-- Travail à faire --
1. Répondez aux questions suivantes d’après le texte extrait.
(a) Dans quelle traduction l’auteur reçoit-il le poème arabe ?
(b) Qu’est-ce qui surgit dans le ciel à la dernière page du Coup de dés ?
(c) Que proclame le poème arabe dès son premier vers ?
2. Indiquez si chaque affirmation s’accorde avec le texte extrait, puis citez les mots du texte qui permettent de trancher.
(a) L’auteur affirme croire beaucoup à la littérature comparée.
(b) L’auteur a découvert le poème arabe tardivement.
(c) Dans le Coup de dés, le vieux Maître lance les dés sans hésiter.

-- Texte extrait --
....
Une dialectique poétique :
Labîd ben Rabi’a et Mallarmé
Je ne crois pas beaucoup à la littérature comparée. Mais je crois à l’universalité des grands poèmes, même offerts dans cette approximation toujours presque désastreuse qu’est la traduction. Et la « comparaison » peut être une sorte de vérification expérimentale de cette universalité.
Ma comparaison concerne un poème de langue arabe et un poème de langue française. Elle s’impose à moi depuis que j’ai découvert le poème arabe, tard, trop tard, pour les raisons que j’ai dites. Ces deux poèmes me disent une proximité dans la pensée, qui est comme vivifiée, et en même temps assourdie, par l’immensité d’un écart.
Le poème de langue française est le Coup de dés de Mallarmé. Dans ce poème, rappelons-le, on voit, sur une surface maritime anonyme, un vieux Maître agiter dérisoirement sa main, qui contient les dés, et hésiter si longtemps avant de les lancer qu’il semble s’engloutir sans que le geste ait été décidé. Alors, dit Mallarmé :
Rien, de la mémorable crise où se fût l’événement accompli en vue de tout résultat nul humain, n’aura eu lieu (une élévation ordinaire verse l’absence) que le lieu, inférieur clapotis quelconque comme pour disperser l’acte vide abruptement qui sinon par son mensonge eût fondé la perdition dans ces parages du vague en quoi toute réalité se dissout.
Et pourtant, à la dernière page, surgit dans le ciel une Constellation, qui est comme le chiffre céleste de ce dont il n’y aura jamais eu la décision ici-bas.
Le poème de langue arabe est une des grandes odes dites préislamiques, une mu’allaqa attribuée à Labîd ben Rabi’a, que je reçois ici dans la traduction d’André Miquel. Ce poème naît lui aussi dans le constat d’un effondrement radical. Il proclame dès son premier vers : « Effacés, campements d’un jour et de toujours. » Le poème naît de ce que le retour du diseur au campement ne rencontre que le retour du désert. Là aussi, la nudité du lieu semble avoir englouti toute l’existence, réelle et symbolique, qui était supposée la peupler. « Vestiges ! Tous ont fui ! Vide, esseulée, la terre ! », dit le poète. Ou encore : « Lieux jadis pleins, lieux nus, délaissés au matin,/ Inutiles fossés, étoupe à l’abandon. »
Mais par une dialectique très subtile que je ne reconstitue pas ici, où les animaux du désert jouent un rôle métaphorique central, le poème va s’acheminer vers l’éloge du lignage, du clan, et susciter à la fin, comme ce à quoi était destiné le vide initial, la figure du maître du choix, et de la loi :
Toujours on voit les clans assemblés s’en remettre
À l’un de nous, qui tranche et impose ses vues.
Il assure leur droit à ceux de la tribu,
Répartit, diminue ou augmente, est seul maître
Des choix. Bon, incitant tous les autres à l’être,
Clément, il fait moisson des plus rares vertus.
Ainsi, chez Mallarmé, il y a l’impossibilité du maître à faire un choix ; il y a le fait que, dit le poème : « Le Maître hésite, cadavre par le bras écarté du secret qu’il détient, plutôt que de jouer en maniaque chenu la partie au nom des flots. » Et c’est de cette hésitation que résulte d’abord la menace que rien n’ait eu lieu que le lieu, puis le chiffre stellaire.
....
-- Données --
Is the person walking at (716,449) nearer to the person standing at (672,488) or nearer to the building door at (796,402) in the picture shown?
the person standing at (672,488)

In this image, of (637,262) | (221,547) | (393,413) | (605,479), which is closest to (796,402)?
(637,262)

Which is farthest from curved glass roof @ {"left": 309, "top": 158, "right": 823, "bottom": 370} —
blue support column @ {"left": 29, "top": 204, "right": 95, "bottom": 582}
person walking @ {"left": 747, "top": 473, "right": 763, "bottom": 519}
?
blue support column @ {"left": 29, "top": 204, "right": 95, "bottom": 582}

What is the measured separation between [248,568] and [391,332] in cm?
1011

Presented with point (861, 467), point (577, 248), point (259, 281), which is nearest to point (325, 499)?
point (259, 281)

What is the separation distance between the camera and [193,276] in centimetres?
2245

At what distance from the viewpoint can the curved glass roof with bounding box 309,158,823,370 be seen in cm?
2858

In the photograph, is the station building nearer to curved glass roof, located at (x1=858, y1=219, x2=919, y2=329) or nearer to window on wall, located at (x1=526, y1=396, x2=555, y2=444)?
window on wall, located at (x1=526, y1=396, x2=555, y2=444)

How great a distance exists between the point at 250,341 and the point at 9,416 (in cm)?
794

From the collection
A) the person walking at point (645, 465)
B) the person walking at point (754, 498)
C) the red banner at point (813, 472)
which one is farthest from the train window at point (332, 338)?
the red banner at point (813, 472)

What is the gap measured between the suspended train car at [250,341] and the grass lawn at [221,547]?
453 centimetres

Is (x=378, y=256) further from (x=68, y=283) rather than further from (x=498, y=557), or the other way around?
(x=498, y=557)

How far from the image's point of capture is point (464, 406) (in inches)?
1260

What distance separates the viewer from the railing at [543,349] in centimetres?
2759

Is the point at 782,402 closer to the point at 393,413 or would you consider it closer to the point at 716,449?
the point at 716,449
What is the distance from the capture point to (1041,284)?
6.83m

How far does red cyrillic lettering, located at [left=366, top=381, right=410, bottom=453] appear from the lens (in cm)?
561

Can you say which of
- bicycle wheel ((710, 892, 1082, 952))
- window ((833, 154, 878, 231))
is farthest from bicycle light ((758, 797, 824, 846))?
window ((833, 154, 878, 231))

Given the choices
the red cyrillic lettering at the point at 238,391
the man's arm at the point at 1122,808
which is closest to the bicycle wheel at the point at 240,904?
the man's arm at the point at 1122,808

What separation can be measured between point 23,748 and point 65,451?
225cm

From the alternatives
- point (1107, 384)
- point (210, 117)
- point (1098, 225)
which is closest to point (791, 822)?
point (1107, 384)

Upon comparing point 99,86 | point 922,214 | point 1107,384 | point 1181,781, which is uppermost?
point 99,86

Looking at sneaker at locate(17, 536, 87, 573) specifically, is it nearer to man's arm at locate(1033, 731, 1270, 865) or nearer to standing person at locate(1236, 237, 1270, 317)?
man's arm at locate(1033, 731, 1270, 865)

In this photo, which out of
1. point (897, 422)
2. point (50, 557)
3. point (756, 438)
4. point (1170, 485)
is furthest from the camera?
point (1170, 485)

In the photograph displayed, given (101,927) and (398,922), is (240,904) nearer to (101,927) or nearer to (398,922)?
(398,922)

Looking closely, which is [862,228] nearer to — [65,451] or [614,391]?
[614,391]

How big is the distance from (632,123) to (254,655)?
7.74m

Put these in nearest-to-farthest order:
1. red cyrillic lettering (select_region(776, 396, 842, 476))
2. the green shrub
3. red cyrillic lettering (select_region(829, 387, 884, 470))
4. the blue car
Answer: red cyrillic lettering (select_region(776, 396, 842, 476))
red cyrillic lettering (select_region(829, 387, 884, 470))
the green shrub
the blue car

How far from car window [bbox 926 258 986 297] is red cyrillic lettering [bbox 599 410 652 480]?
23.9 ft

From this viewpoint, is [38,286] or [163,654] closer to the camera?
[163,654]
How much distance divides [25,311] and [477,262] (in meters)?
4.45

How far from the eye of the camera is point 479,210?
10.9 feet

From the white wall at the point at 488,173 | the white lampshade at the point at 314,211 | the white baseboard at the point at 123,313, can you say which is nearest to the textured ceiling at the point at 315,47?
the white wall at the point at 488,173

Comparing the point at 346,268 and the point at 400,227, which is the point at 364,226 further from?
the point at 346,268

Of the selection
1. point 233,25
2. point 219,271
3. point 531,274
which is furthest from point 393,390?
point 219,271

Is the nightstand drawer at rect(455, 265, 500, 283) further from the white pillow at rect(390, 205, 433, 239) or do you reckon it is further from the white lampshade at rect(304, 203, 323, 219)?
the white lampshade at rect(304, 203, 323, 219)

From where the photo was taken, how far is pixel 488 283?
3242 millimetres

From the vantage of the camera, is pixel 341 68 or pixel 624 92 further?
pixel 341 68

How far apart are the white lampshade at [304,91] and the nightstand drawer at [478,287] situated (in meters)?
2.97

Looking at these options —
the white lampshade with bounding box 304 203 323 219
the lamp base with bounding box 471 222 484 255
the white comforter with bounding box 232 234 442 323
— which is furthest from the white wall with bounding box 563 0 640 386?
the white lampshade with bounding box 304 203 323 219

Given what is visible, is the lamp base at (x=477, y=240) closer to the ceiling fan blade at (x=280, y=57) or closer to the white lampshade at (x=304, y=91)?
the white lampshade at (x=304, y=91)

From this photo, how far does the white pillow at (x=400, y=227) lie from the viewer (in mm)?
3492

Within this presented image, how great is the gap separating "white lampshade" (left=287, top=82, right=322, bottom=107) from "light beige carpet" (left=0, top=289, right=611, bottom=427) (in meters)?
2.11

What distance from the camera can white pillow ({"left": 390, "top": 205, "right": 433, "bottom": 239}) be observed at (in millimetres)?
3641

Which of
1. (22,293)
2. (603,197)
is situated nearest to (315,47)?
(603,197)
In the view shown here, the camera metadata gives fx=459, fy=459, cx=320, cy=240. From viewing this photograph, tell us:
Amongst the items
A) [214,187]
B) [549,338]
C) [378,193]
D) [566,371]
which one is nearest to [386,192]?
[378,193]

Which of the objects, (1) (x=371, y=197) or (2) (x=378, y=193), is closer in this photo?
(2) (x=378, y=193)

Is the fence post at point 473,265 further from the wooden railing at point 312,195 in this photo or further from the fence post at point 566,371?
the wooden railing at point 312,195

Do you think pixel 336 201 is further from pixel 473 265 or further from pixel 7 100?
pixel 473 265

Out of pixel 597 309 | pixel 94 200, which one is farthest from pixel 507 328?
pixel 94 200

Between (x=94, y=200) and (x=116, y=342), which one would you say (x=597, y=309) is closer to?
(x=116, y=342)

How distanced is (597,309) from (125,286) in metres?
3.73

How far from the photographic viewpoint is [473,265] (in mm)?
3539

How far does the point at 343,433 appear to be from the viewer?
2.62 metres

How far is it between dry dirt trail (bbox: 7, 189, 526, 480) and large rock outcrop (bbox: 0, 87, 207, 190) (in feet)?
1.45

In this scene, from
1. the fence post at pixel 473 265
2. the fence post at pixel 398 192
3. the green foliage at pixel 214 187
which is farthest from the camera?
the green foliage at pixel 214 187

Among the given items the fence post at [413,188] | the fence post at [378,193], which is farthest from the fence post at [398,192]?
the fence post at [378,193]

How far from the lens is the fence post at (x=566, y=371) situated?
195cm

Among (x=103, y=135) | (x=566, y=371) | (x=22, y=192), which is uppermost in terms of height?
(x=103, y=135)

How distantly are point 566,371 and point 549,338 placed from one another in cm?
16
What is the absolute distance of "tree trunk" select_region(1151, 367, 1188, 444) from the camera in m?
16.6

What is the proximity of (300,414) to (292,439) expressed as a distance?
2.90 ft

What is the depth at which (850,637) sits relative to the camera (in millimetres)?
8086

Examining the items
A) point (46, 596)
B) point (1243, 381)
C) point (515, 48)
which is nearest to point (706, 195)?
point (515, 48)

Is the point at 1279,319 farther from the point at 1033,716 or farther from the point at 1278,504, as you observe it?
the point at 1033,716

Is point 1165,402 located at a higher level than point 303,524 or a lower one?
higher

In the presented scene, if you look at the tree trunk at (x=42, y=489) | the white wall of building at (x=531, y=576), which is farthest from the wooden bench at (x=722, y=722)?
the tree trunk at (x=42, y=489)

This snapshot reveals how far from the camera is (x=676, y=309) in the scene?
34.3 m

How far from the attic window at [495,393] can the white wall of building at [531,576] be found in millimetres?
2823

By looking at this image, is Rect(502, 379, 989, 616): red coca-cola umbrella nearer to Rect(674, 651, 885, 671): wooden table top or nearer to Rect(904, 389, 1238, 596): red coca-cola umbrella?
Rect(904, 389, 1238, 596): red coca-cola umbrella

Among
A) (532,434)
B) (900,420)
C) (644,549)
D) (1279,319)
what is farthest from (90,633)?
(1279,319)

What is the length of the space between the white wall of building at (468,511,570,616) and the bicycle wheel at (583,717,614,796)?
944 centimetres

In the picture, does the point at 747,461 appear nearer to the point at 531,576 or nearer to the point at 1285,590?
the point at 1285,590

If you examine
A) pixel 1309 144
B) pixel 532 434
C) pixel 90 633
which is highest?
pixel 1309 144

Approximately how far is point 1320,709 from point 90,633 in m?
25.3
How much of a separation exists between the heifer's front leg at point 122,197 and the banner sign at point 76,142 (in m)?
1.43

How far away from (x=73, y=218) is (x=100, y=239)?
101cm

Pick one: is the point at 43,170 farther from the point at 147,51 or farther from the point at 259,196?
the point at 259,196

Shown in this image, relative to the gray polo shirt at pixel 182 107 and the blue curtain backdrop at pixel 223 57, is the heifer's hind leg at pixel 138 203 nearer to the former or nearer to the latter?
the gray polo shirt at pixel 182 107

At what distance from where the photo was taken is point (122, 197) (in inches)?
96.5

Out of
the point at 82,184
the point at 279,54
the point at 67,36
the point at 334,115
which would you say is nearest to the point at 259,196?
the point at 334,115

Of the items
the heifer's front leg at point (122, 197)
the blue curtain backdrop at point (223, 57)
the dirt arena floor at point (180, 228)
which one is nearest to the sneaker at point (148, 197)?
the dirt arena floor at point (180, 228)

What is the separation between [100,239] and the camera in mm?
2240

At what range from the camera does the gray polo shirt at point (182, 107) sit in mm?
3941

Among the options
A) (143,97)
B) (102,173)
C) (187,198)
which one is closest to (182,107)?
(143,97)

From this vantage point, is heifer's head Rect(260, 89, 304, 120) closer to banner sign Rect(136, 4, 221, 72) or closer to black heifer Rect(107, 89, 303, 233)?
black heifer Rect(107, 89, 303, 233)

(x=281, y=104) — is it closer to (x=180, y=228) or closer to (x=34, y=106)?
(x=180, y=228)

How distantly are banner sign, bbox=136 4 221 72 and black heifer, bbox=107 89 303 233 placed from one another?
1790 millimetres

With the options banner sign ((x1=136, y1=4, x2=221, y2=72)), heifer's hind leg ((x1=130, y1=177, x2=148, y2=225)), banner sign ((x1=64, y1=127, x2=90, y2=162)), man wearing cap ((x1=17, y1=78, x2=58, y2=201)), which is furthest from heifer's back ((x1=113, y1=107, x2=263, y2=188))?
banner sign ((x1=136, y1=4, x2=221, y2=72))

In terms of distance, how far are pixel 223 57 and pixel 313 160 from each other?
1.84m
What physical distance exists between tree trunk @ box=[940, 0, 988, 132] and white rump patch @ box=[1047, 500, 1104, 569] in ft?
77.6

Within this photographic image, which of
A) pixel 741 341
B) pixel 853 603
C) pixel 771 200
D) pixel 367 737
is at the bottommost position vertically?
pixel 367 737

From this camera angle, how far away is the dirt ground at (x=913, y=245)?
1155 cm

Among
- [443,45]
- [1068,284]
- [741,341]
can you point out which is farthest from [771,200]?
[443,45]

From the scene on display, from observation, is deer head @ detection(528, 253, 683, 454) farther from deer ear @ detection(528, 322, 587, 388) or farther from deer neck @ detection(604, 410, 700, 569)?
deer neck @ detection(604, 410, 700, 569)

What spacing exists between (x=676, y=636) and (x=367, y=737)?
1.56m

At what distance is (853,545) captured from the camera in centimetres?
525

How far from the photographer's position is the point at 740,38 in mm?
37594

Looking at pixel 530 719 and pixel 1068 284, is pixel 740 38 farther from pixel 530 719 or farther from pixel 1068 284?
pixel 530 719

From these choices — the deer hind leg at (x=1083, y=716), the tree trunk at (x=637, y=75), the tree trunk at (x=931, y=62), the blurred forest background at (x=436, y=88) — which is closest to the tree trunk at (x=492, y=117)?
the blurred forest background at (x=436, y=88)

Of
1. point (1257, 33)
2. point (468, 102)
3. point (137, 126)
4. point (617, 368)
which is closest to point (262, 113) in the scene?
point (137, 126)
....
-- Résultats finaux --
1.
(a) Dans la traduction d’André Miquel.
(b) Une Constellation.
(c) « Effacés, campements d’un jour et de toujours. »

2.
(a) Non : « Je ne crois pas beaucoup à la littérature comparée. »
(b) Oui : « depuis que j’ai découvert le poème arabe, tard, trop tard »
(c) Non : « hésiter si longtemps avant de les lancer »